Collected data
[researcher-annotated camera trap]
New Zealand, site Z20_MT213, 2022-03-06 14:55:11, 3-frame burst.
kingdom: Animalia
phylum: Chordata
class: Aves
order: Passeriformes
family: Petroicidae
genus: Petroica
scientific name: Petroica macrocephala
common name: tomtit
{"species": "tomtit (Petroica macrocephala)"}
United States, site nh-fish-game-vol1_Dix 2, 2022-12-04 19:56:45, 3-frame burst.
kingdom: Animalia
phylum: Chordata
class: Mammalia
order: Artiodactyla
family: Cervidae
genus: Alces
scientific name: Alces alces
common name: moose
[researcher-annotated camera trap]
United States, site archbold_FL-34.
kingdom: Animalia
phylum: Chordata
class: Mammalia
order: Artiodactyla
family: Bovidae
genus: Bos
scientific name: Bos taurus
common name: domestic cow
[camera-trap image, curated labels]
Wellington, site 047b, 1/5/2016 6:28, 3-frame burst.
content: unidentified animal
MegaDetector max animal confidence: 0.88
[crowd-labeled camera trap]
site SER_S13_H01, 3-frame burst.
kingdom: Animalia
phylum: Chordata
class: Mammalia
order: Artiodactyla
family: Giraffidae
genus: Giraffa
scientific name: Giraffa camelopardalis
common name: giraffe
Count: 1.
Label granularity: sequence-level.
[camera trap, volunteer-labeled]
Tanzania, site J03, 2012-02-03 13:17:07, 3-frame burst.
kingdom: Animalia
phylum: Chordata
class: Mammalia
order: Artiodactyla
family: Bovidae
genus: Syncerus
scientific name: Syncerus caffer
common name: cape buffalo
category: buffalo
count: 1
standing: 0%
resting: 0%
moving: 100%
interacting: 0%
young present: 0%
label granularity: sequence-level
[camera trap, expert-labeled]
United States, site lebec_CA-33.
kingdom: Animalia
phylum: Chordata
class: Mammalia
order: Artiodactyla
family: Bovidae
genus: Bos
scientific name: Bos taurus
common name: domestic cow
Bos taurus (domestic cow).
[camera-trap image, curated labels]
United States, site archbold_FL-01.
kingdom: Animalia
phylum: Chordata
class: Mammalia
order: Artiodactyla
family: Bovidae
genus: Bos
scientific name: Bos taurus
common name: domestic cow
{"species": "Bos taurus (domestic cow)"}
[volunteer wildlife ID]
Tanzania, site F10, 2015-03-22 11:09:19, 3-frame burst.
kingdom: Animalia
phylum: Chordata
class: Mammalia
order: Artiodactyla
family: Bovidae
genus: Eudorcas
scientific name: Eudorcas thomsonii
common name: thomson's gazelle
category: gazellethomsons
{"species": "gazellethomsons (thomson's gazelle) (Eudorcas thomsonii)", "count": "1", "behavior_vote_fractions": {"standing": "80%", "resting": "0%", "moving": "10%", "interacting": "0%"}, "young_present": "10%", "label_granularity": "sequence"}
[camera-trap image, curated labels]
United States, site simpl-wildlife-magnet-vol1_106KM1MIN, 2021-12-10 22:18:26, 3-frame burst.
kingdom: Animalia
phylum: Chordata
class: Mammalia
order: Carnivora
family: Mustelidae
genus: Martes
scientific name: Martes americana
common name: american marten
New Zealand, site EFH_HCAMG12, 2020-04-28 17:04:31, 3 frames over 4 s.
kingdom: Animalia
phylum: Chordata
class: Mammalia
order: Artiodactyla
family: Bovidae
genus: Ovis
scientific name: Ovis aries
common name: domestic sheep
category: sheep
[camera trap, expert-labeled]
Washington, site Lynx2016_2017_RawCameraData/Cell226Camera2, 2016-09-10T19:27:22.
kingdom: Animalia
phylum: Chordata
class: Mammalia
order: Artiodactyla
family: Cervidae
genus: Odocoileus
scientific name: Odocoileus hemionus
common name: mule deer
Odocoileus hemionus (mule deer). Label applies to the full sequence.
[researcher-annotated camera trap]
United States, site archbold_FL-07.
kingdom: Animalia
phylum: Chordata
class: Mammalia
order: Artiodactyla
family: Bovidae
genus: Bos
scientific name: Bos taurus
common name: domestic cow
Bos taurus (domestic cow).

Exercise.
Out of the entries, report each line that contains the word "Zealand".

Exercise output.
New Zealand, site Z20_MT213, 2022-03-06 14:55:11, 3-frame burst.
New Zealand, site EFH_HCAMG12, 2020-04-28 17:04:31, 3 frames over 4 s.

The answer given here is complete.